AVAILABLE RECORDS>
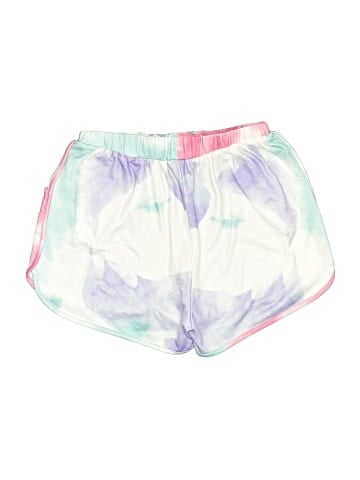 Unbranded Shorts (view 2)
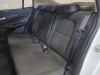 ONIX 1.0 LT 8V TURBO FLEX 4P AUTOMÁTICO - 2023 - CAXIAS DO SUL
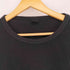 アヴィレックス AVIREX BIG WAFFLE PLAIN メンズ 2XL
==
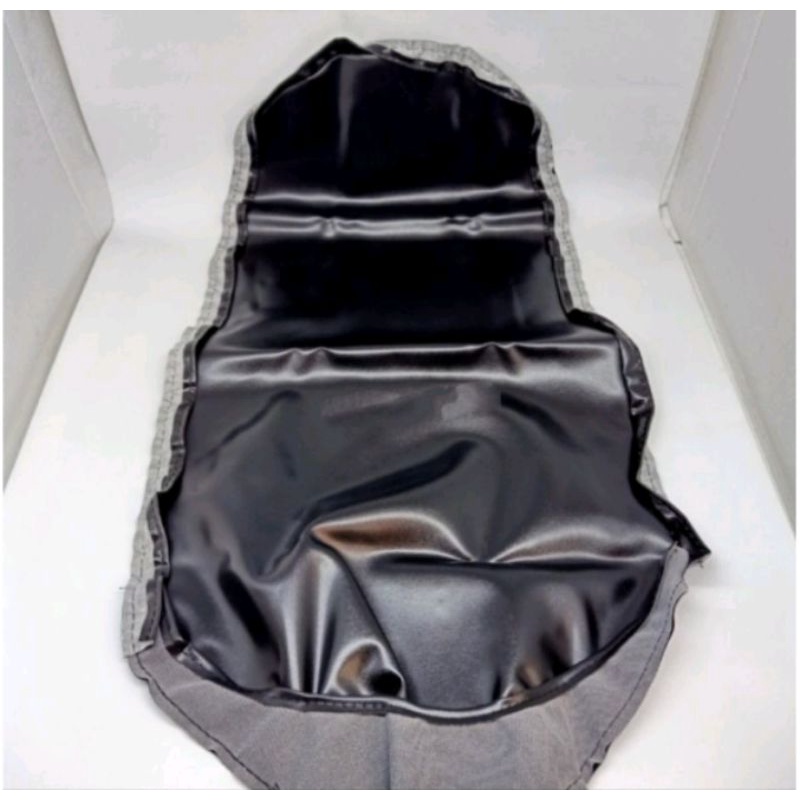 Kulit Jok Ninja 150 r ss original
...
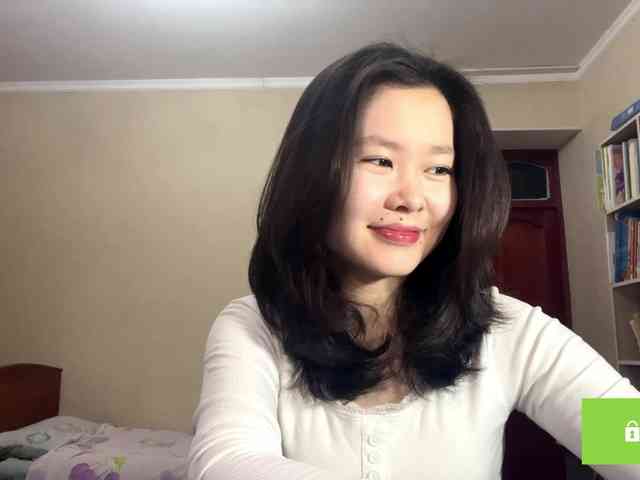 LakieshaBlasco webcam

WHAT YOU SHOULD DO> Copy out the part that opens with the line containing "Unbranded Shorts (view 2)" and closes with the line containing "アヴィレックス AVIREX BIG WAFFLE PLAIN メンズ 2XL", both included, leaving the pictures out.

WRITTEN SOLUTION>
 Unbranded Shorts (view 2)
 ONIX 1.0 LT 8V TURBO FLEX 4P AUTOMÁTICO - 2023 - CAXIAS DO SUL
 アヴィレックス AVIREX BIG WAFFLE PLAIN メンズ 2XL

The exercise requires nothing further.